Later, on an up-tempo track called "Take Your Tyme," KRS calls on women to respect themselves, letting fly with some of the album's most impressive rapid-fire wordplay: "Sex is like candy/ Be disciplined, no splurgin'/ You don't your stomach hurtin'/ Girl you gotta ... take your tyme."
"South Bronx 2002," a bit of "street gospel" that reprises a 1986 track of the same name, is as smart as political hip-hop gets: "Do what you gotta do/ But while you're wavin' flags/ Remember Amadou Diallo," KRS raps over a spare bass line, invoking the name of the unarmed man who was shot and killed by four New York City cops in February 1999.
On "Take It to God," KRS challenges the MTV mindset adopted by a generation
of rappers, one that places greater value in ostentatious displays of wealth
than it does on self-awareness.
"Good Bye" as in "never got a chance to say" is built around a list of
hip-hoppers who've died too soon; Tupac, Biggie, Big Pun and KRS's former
DJ, Scott LaRock, are among those remembered here.
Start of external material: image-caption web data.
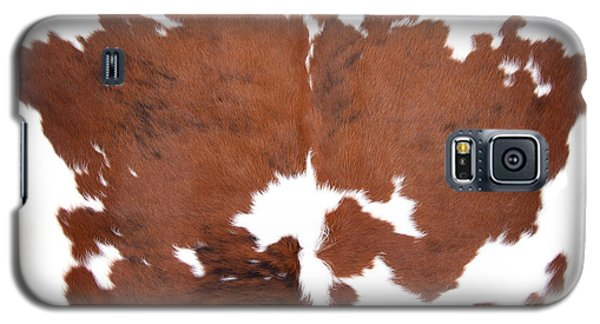 Brown Cowhide Galaxy S5 Case by Gunter Nezhoda
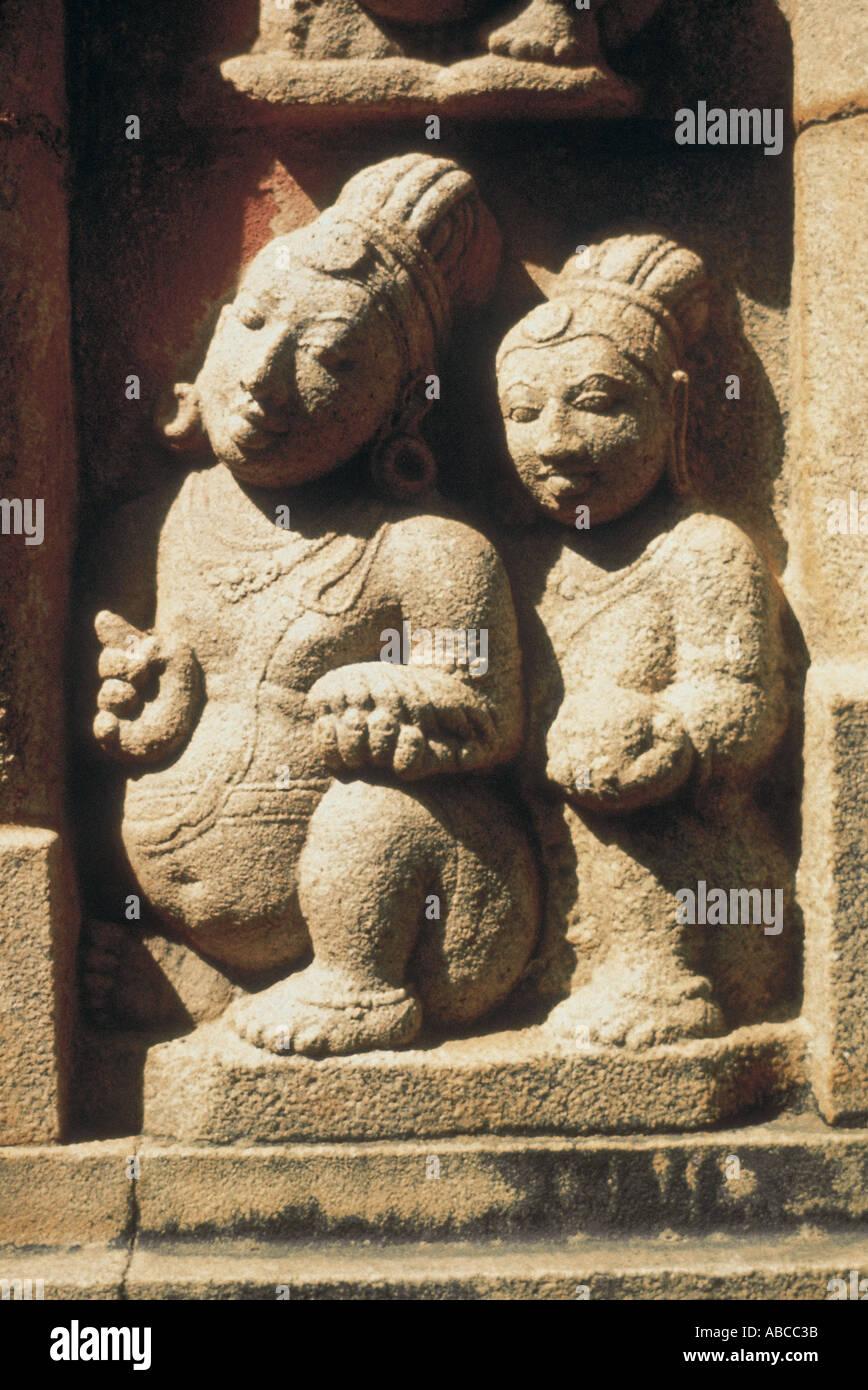Datierung in Tamil nadu
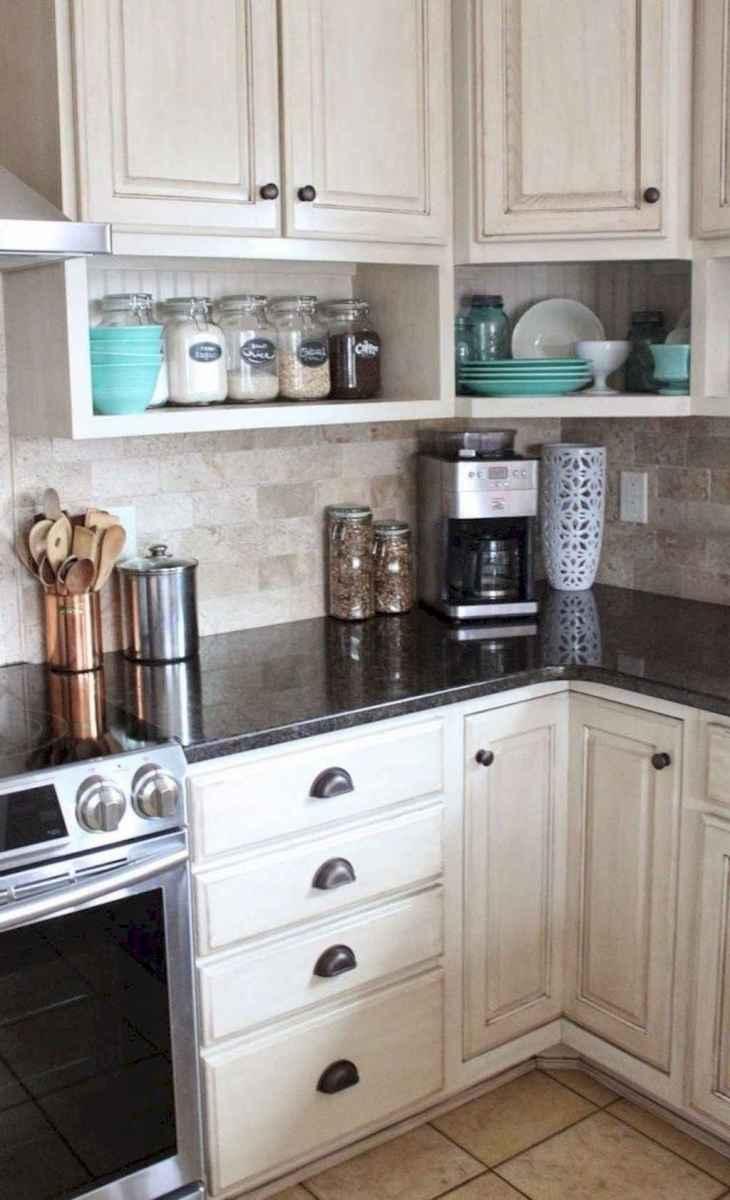 01 Brilliant Kitchen Cabinet Organization and Tips Ideas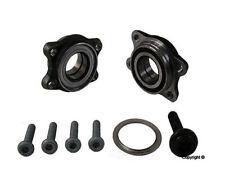 SKF Wheel Bearing Kit fits 2005-2009 Audi A6 A6 Quattro R8  WD EXPRESS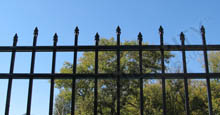 Ornamental Aluminum Fence Panels With Staggered Height Spear Tops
Seeing so many of his
peers cut down has left the self-dubbed "philosopher of conscious rap" with
a rather cryptic worldview: "You've gotta die before you die so when you die
you don't die."
The track serves, too, as a memorial for the days when hip-hop "wasn't about
no crime." Raps KRS, "If you battle me, fine/ But in the end we recline/
With a bottle of wine/ MCs, the original kind." That's followed by a bit of
call-and-response in which KRS says simply, "Hip-hop," and a female backup
singer replies, "Why did you change?" The heart is there, but the execution
or maybe it's just the maudlin, synth-heavy backing track misses the
mark.
KRS has said the material on the album was influenced by Sept. 11; "Tears"
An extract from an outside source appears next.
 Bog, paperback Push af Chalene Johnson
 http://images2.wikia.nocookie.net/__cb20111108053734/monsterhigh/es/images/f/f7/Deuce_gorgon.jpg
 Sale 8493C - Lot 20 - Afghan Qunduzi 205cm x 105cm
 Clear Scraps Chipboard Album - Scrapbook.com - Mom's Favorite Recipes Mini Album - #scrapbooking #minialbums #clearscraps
is the most obvious manifestation of this. Beginning with an audio clip of a
newscaster describing mass memorial services and moments of silence, the
track features an overload of religious imagery. And just in case the
listener isn't getting it, KRS puts it even more directly, asking, "How long
you ignore God's law?"
It's heartening to see an elder statesman like KRS chide hip-hop's young
stars for caring about little else than "cars and rims and tattooed arms and
Tims." And, in terms of marketability, it's brave to rhyme about God, as he
does almost nonstop on this album. But unlike Ghetto Music: The Blueprint of
Hip Hop, By All Means Necessary and several other early recordings that made
him one of the most revered figures in urban music, Spiritual Minded will
not be remembered as KRS-One at his best.